Pantau Flash
HOME  ⁄  Nasional

LPSK Libatkan OJK dan PPATK Awasi Dana Bantuan Korban, Dorong Pembentukan Lembaga Independen

Oleh Ahmad Yusuf
SHARE   :

LPSK Libatkan OJK dan PPATK Awasi Dana Bantuan Korban, Dorong Pembentukan Lembaga Independen
Foto: (Sumber: Wakil Ketua LPSK Wawan Fahrudin dalam media gathering di Bandung, Jawa Barat, Selasa (4/11/2025) malam.

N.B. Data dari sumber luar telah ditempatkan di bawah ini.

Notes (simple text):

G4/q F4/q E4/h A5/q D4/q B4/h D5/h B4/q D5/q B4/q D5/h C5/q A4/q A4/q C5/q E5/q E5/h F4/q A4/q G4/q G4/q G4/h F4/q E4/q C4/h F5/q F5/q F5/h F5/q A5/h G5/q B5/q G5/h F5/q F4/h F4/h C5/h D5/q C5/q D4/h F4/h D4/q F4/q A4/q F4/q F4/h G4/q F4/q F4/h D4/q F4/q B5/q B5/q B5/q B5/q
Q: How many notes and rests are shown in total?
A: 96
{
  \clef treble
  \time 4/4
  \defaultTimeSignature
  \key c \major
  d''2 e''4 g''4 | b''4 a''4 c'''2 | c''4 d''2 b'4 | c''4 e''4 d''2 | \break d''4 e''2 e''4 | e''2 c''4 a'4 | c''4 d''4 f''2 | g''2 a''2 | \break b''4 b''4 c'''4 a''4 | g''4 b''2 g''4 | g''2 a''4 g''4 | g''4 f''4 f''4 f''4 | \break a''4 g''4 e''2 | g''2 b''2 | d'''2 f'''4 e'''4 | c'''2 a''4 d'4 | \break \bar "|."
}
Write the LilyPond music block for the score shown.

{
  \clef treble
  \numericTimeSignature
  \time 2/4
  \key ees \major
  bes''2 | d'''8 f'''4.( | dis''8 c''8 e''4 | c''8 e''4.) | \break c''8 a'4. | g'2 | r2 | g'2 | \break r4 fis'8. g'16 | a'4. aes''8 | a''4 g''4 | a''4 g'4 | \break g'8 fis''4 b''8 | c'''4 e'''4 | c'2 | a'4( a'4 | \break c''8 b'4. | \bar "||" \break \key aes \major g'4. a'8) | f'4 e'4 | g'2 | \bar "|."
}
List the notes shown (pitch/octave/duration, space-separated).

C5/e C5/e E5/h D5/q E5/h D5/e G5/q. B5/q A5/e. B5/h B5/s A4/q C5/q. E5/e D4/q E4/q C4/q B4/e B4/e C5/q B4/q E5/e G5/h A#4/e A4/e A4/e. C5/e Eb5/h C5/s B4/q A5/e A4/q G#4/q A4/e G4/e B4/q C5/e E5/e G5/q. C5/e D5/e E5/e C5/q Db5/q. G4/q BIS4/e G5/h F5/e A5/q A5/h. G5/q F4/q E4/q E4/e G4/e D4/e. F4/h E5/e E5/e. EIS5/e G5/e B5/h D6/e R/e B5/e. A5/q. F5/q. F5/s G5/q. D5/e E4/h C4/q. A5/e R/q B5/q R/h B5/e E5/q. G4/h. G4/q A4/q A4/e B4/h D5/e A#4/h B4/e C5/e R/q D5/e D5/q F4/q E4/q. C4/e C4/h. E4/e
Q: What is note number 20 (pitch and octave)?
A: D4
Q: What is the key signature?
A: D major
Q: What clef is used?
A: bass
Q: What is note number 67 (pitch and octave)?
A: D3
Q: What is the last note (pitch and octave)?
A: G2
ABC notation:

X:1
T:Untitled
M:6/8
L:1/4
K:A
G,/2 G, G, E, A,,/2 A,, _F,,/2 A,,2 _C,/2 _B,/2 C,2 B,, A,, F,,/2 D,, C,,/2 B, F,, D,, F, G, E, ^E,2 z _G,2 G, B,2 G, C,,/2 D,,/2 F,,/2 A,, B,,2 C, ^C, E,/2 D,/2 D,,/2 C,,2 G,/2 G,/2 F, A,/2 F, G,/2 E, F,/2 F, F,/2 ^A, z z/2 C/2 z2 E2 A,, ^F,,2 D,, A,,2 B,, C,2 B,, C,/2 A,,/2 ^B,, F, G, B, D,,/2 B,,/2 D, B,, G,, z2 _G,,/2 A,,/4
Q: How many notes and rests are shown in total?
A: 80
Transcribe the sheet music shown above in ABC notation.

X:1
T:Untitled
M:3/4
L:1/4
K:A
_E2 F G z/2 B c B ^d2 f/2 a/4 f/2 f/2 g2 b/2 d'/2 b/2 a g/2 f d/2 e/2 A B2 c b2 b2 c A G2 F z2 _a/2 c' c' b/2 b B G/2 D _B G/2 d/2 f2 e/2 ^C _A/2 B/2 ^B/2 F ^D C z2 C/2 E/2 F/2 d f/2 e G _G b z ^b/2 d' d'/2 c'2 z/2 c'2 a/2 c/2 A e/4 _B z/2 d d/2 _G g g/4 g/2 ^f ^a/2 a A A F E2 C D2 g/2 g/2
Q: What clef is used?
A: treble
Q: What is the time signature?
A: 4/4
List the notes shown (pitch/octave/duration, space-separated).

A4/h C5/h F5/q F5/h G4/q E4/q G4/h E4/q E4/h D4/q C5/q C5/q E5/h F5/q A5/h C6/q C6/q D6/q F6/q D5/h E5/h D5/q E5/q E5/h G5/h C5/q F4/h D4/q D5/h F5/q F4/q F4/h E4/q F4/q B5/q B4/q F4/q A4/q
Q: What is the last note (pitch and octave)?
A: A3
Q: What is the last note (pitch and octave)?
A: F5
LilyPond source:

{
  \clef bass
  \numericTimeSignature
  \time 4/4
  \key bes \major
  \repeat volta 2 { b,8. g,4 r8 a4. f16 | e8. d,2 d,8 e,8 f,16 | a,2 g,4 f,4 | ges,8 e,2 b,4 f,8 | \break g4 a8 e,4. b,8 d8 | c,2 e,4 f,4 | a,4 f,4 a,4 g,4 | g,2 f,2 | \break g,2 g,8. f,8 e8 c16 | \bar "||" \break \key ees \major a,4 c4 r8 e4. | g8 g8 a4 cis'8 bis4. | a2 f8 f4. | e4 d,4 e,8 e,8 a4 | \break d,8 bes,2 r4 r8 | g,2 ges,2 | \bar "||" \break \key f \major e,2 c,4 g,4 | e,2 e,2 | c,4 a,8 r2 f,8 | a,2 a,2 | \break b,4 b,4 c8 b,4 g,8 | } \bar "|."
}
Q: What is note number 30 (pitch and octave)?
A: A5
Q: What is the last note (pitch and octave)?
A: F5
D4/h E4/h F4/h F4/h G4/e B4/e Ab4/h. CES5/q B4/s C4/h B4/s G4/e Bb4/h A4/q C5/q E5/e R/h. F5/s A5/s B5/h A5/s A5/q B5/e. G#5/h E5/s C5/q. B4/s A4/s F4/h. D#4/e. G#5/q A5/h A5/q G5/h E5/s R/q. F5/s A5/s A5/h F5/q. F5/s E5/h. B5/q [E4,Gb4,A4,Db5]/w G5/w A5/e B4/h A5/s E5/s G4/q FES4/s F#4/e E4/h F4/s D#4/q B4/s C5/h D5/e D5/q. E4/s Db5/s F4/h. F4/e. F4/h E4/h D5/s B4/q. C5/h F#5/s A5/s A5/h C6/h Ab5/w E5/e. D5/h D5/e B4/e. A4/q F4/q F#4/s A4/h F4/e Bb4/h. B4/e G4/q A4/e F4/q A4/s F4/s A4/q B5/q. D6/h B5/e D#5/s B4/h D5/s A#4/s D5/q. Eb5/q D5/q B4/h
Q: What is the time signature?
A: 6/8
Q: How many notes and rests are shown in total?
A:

ANTARA/Agatha Olivia Victoria.)

Pantau - Lembaga Perlindungan Saksi dan Korban (LPSK) menggandeng Otoritas Jasa Keuangan (OJK) dan Pusat Pelaporan dan Analisis Transaksi Keuangan (PPATK) dalam pengawasan pengelolaan dana bantuan korban guna mencegah potensi penyalahgunaan dana untuk kepentingan tindak pidana, termasuk pencucian uang.

Langkah ini dilakukan menyusul diterbitkannya Peraturan Pemerintah Nomor 29 Tahun 2025 tentang Dana Bantuan Korban (DBK), yang menjadi dasar pembentukan lembaga dana bantuan korban di Indonesia.

Wakil Ketua LPSK, Wawan Fahrudin, menyatakan bahwa pelibatan OJK dan PPATK merupakan antisipasi dini terhadap potensi risiko keuangan.

"Karena ini ada peluang untuk pasti ke sana juga," ungkapnya.

LPSK Usulkan Lembaga Pengelola Dana yang Independen

Saat ini, LPSK tengah berdiskusi dengan kementerian dan lembaga terkait untuk menyusun konstruksi kelembagaan pengelola dana bantuan korban.

Dalam konteks tata kelola dana pemulihan korban, LPSK menilai pentingnya pembentukan lembaga yang secara khusus bertugas mengelola dana secara profesional, transparan, dan berkelanjutan.

Lembaga tersebut dirancang tidak berada di bawah struktur lembaga layanan atau aparat penegak hukum, namun tetap dalam pengawasan negara.

Wawan menjelaskan bahwa model ideal lembaga pengelola dana ini dapat mengadopsi skema yang telah terbukti, seperti Lembaga Pengelola Dana Pendidikan (LPDP) di bawah Kementerian Keuangan dan Indonesia Climate Change Trust Fund (ICCTF) di bawah Kementerian PPN/Bappenas.

"Keduanya merupakan contoh badan pengelola dana abadi yang bekerja dengan prinsip independensi, akuntabilitas, dan tata kelola yang transparan," ujarnya.

LPSK menekankan bahwa fungsi layanan terhadap saksi dan korban harus dipisahkan dari pengelolaan dana, untuk menghindari tumpang tindih kewenangan serta menjaga fokus lembaga pada perlindungan hak korban.

Menurut Wawan, LPSK tetap akan fokus pada pemenuhan hak dan perlindungan terhadap saksi dan korban, sementara pengelolaan dana diserahkan kepada entitas khusus yang memiliki kapasitas fiskal dan teknis.

Dengan desain kelembagaan yang tepat, dana bantuan korban dapat diakses secara luas oleh semua kelompok korban tindak pidana, bukan hanya terbatas pada korban kekerasan seksual, selama sesuai dengan ketentuan undang-undang.

Pendekatan ini juga bertujuan memperkuat sistem perlindungan korban di Indonesia dalam jangka panjang, melalui mekanisme pendanaan yang tidak tergantung pada fluktuasi APBN atau hibah jangka pendek.

"Lebih dari itu, mekanisme pengelolaan dana secara independen akan menegaskan bahwa pemulihan korban bukan semata urusan hukum, tetapi juga urusan kemanusiaan dan tanggung jawab negara," tegas Wawan.